The second thing I think patients want is an effective treatment plan that’s tailored to their needs and lifestyles. That goes in with the shared decision-making approach, but the plan itself really has to be likely to achieve the targets and the goals that you’ve set up. Sometimes I see patients who are doing all they can with their lifestyle changes, but they can’t get to goal, because there isn’t enough medication in the plan. The plan has to be adequate so that the patient can manage their diabetes. In the shared approach, the patient has to buy in to the plan. With the shared decision making they’re more likely to take the plan on as their plan.
Dr. Conlin. How do you respond to patients who feel treatment burnout from having a new dietary plan, an exercise program, regular monitoring of glucose through finger sticks, and in many cases multiple medications and or injections, while potentially not achieving the goals that you and the patient have arrived at?
Ms. Decesare. First, I want to assess their mood. Sometimes patients are depressed, and they actually need help with that. If they have trouble with just the management, we do have behavioral health psychologists on our team that work with patients to get through some of the barriers and discuss some of the feelings that they have about diabetes and diabetes management.
Sometimes we look at the plan again and see if there’s something we can do to make the plan easier. Occasionally, something has happened in their life. Maybe they’re taking care of an elderly parent or they’ve had other health problems that have come about that we need to reassess the plan and make sure that it’s actually doable for them at this point in time.
Certainly diabetes self-management education can be helpful. Some of those approaches can be helpful for finding something that’s going to work for patients in the long run, because it can be a very difficult disorder to manage as time goes on.
Dr. Colburn. Type 2 DM disproportionately affects individuals who are ≥ 65 years compared with younger individuals. Such older patients also are more likely to have cognitive impairment or visual issues. How do we best manage such patients?

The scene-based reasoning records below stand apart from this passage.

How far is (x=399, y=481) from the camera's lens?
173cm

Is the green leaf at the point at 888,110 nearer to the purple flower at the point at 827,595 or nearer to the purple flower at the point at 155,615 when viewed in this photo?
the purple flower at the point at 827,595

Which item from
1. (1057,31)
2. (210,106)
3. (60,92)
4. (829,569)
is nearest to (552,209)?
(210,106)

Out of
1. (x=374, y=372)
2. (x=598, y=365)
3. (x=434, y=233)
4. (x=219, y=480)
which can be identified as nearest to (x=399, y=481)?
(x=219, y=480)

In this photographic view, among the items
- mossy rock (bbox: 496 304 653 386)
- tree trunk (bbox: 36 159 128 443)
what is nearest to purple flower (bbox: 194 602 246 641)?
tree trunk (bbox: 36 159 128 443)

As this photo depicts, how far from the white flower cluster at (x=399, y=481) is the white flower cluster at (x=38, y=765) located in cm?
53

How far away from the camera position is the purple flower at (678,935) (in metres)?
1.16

Ms. Decesare. When I’m looking at the care plan, social support is very important. If someone has social support and they have a spouse or a son or daughter or someone else that can help them with their diabetes, we oftentimes will get them involved with the plan, as long as it’s fine with the patient, to offer some help, especially with the patients with cognitive problems, because sometimes the patients just cognitively cannot manage diabetes on their own. Prandial insulin could be a really dangerous product for someone who has cognitive disease.
I think you have to look at all the resources that are available. Sometimes you have to change your HbA1c target range to something that’s going to be manageable for that patient at that time. It might not be perfect, but it would be better to have no hypoglycemia rather than a real aggressive HbA1c target or a target range, if that’s what’s going to keep the patient safe.
Dr. Conlin. We thank our discussants for sharing very practical advice on how to implement the CPG. We hope this information supports clinicians as they develop treatment plans based on each patient's unique characteristics and goals of care.